_Passage:_

= = = = = = =

Most probably this began as a joke, demonstrating that even a politician can recognize the absurdity in trying to paint his opponent as the lowest form of life.20 Still, our experience with the Clintons suggests that the punctilio of an honor the most sensitive mightn’t be such a bad thing. The person who says politics ain’t beanbag is telling you that corruption doesn’t much bother him, and we might wish that it did.
The Apologist can also be heard to plead that corruption is the way of the world, that everyone does it. The deeper question, he will argue, is whether corrupt means may be employed to arrive at the desired end of a virtuous state. That’s what the French philosopher Maurice Merleau-Ponty wondered when he complained of the hypocrisy of the anticommunist liberal who objected to Stalinist violence: “He forgets that communism does not invent violence but finds it already established, that for the moment the question is not to know whether one accepts or rejects violence, but whether the violence with which one is allied is ‘progressive’ and tends towards its own suppression or towards self-perpetuation.”21 The same thinking brought Rubashov, in Arthur Koestler’s Darkness at Noon, to confess to crimes of which he was innocent in a Stalinist show trial. As a Soviet high official, Rubashov had recognized that in order to defend his communist faith he must acquiesce in his own execution. For Western liberals, Koestler’s book was an exposé of communism’s falsity and inhumanity, but in 1947 Merleau-Ponty saw it differently. As a proponent of a “Third Way” between America and the Soviet Union, he thought there was little to choose between what he saw as liberalism’s institutional violence (colonialism, capitalism) and the legalized violence of communism. While not a Stalinist, he nevertheless sympathized with those who had believed that a reign of truth and justice might at last emerge from communism’s charnel house of lies and violence.

= = = = = = =

_Required actions:_
**A.** According to the passage on corruption, in what year did Merleau-Ponty read Koestler's book differently from Western liberals?
**B.** Pick up the passage on corruption after its final sentence and carry it forward.
The lines come from a separate source, unrelated to the passage on corruption.

_Given data:_

= = = = = = =

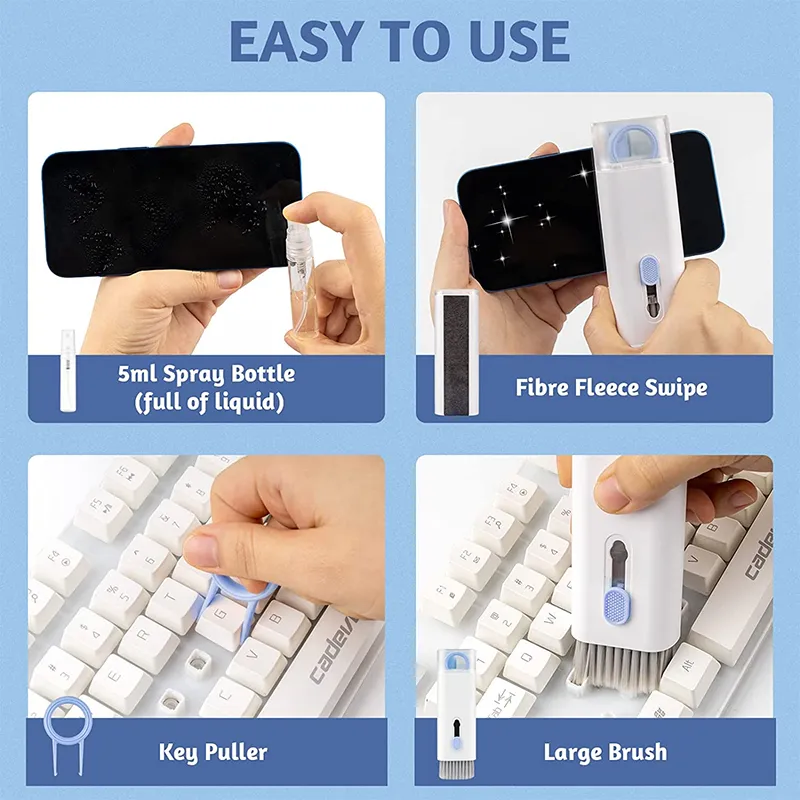 EASY TO USE

5ml Spray Bottle (full of liquid)

Fibre Fleece Swipe

Key Puller

Large Brush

= = = = = = =

_Written answers:_
**A.** 1947

**B.**
Similarly, the Apologist for Clinton Cash argues that Mrs. Clinton’s sins are trivial by comparison with the institutional corruption of our present system of politics, where wealthy campaign donors have an outsized voice in government policies. What matters, he thinks, is not whether she enriched her family by corrupt means, but whether her administration would have been more likely to lead in time to a virtuous, progressive state. More progressive it might be, in the Apologist’s eyes, but did he give us any reason to believe that virtue might emerge from so corrupt a vessel?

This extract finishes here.